**Task**: Go to the line that contains "ASOS DESIGN 3". Restate that line and each one after it exactly, through the end of the records, without pictures.

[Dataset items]
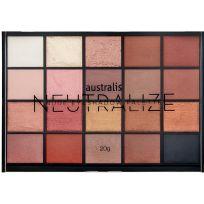 Australis Neutralize Eye Shadow Palette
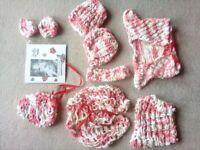 Beautiful Unique Baby gift set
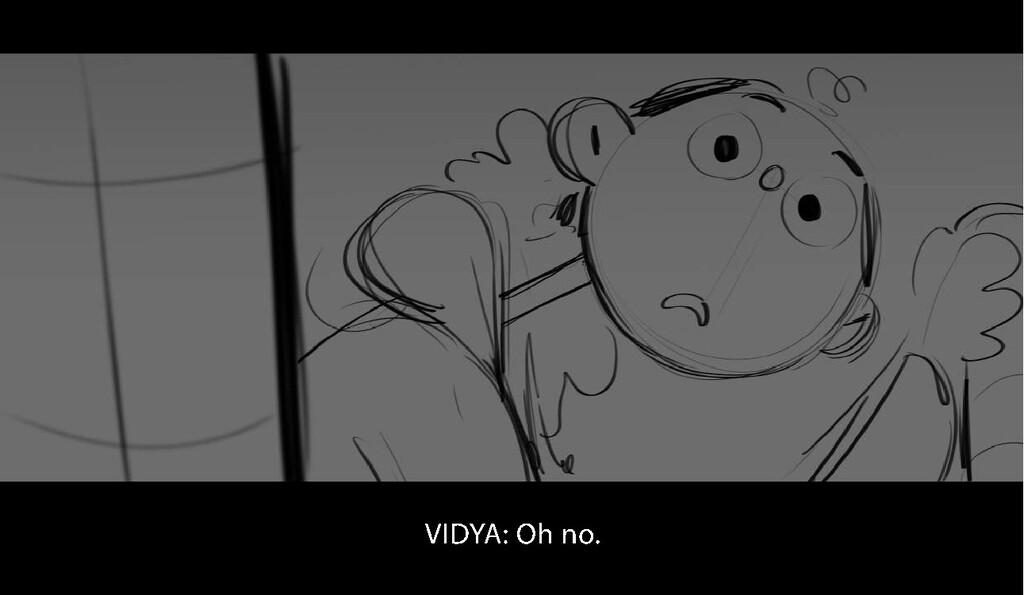 V I D Y A : O h n o .
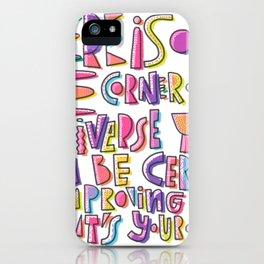 aldous huxley iPhone Case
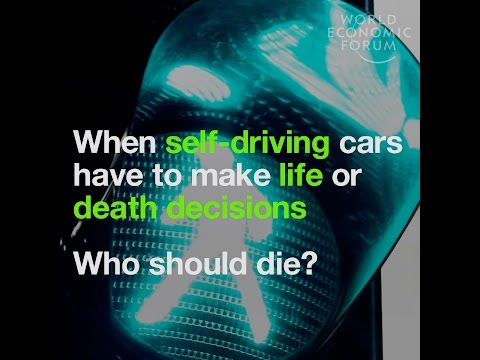 When self driving cars have to make life or death decisions - Who should die?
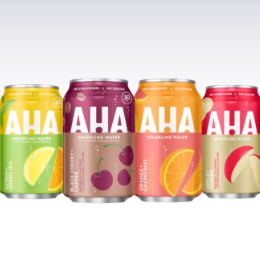 New from Coca-Cola: AHA! sparkling water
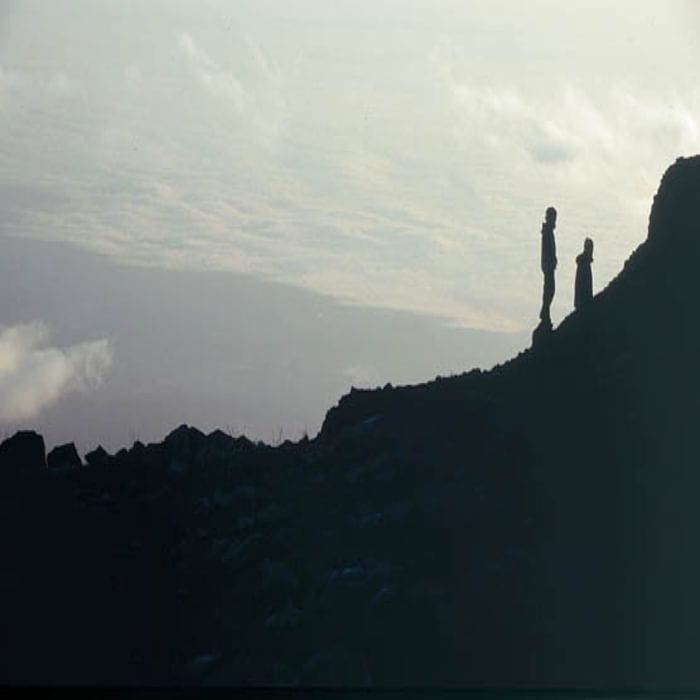 009 Silhouetted Figures On Mawenzi Ridge Watching The Sunrise Rongai Route Mawenzi Tarn Hut To Kibo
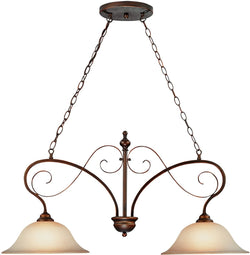0-008397>Preston Place 2-Light Island Pendant Light Augustine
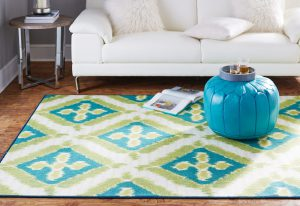 Summer Splash, Mohawk Home, area rug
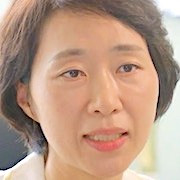 Lee Ja-Ryoung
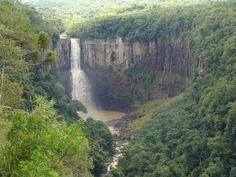 Canion e cachoeira em Prudentópolis Paraná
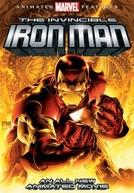 O Invencível Homem de Ferro (The Invincible Iron Man)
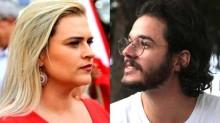 """O """"namoro"""" da neta de Arraes com o """"namorado de Fátima Bernardes"""""""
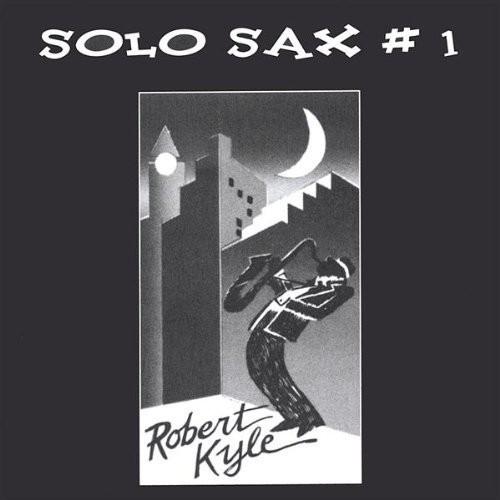 Solo Sax #1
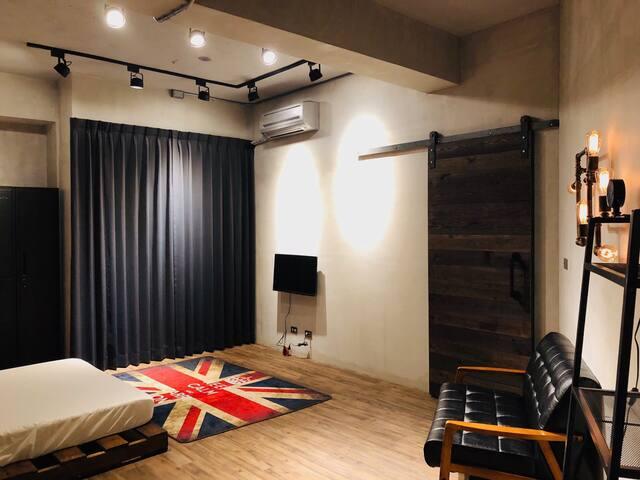 NICE NEST恏窩 住宿D 舒適一房廳Loft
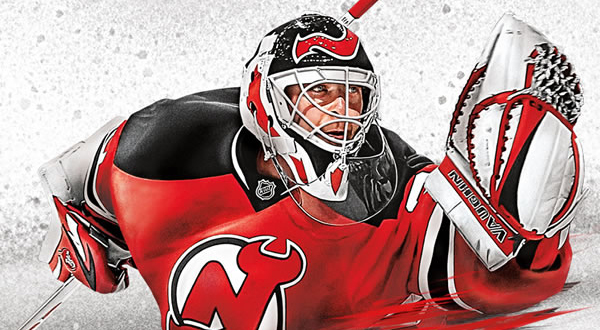Martin Brodeur to be featured on NHL 14 cover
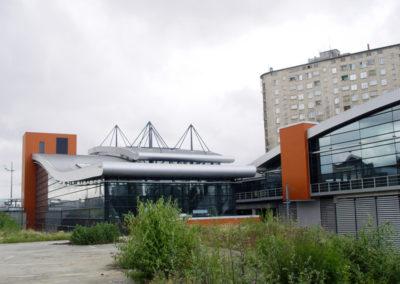 Gare l'Ouest, Brussel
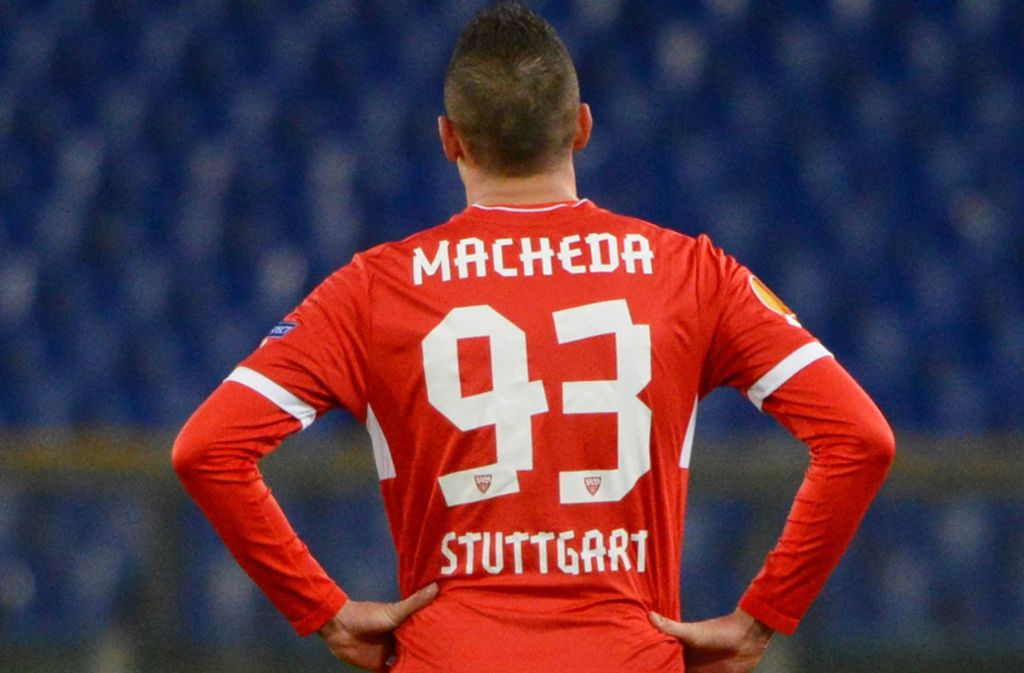 Federico Macheda trug zeitweise die Rückennummer 93 beim VfB, wie hier beim Europa-League-Spiel gegen Lazio Rom. Foto: dpa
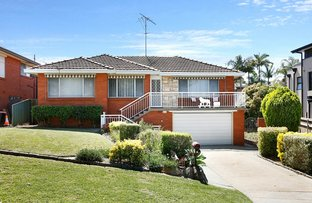 Picture of 8 Wendy Avenue, Georges Hall NSW 2198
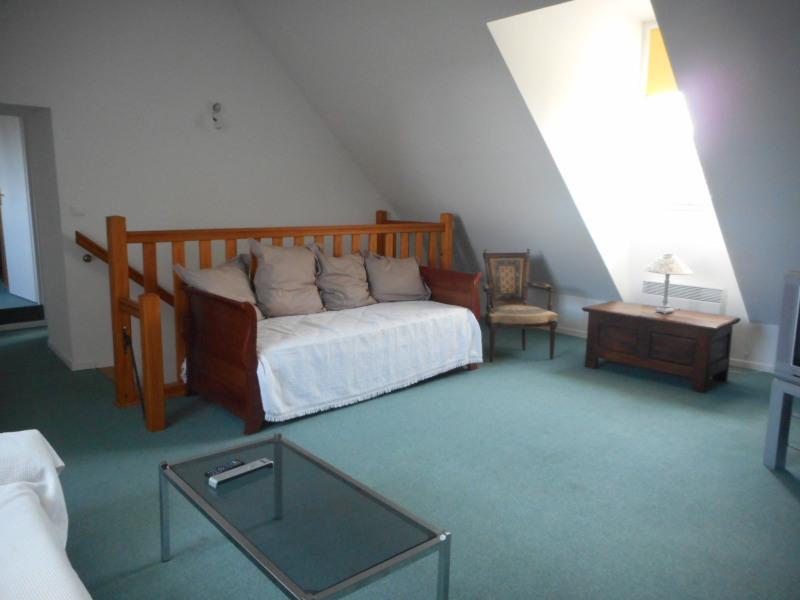 Sale house / villa Lombard 420000€ - Picture 10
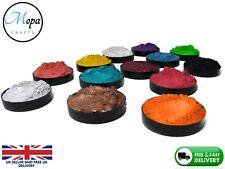 Premium Pearl Shimmer Mica Powder Metallic Epoxy Resin Pigment Dye Art&Craft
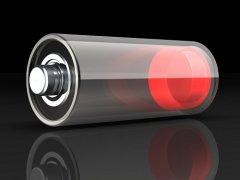 科普丨铅酸蓄电池锂电池等电池容量衰减原因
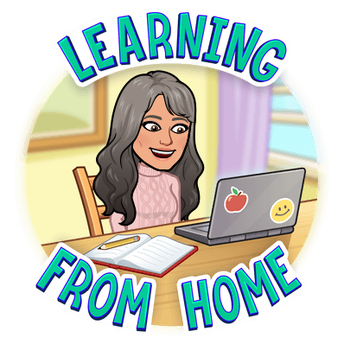 Remote Learning Daily Schedule March 15, 16, & 19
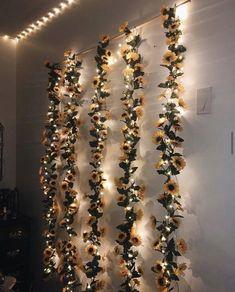 Flower Garland Wall Decor, Flower Garland Hanging, Sunflower Flower Wedding Flower Garland, Flower G Cute Bedroom Decor, Decoration Bedroom, Room Ideas Bedroom, Leaf Decoration, Decor Room, Bedroom Designs, Bed Room, Bedroom Wall, Master Bedroom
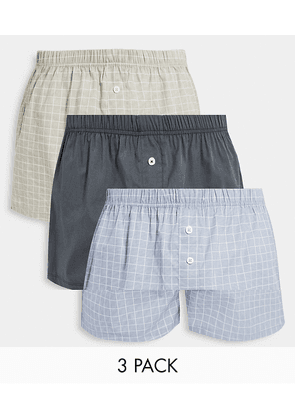 ASOS DESIGN 3 pack of woven boxers with stripe print-Grey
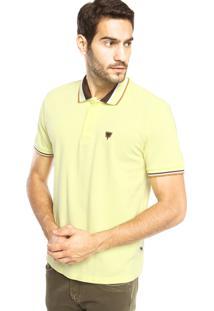Camisa Polo Cavalera Color Frisos Amarela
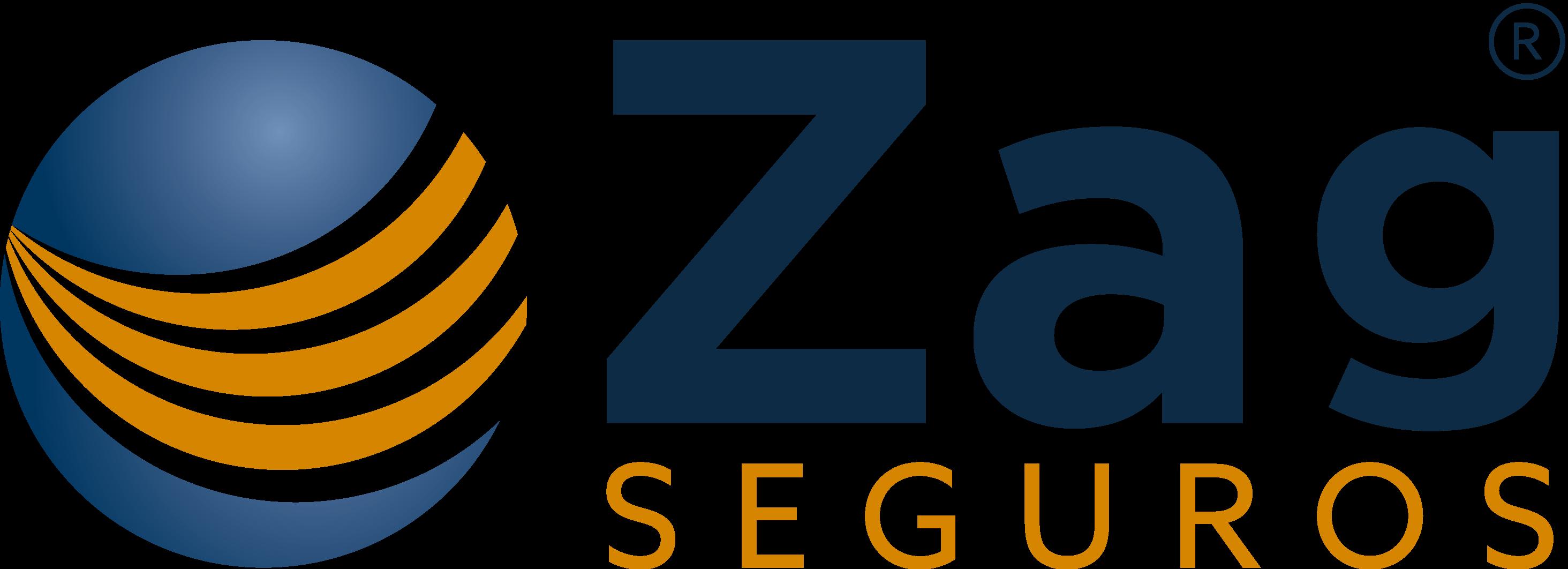 ZAG Seguros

**Answer section**:
 ASOS DESIGN 3 pack of woven boxers with stripe print-Grey
Camisa Polo Cavalera Color Frisos Amarela
 ZAG Seguros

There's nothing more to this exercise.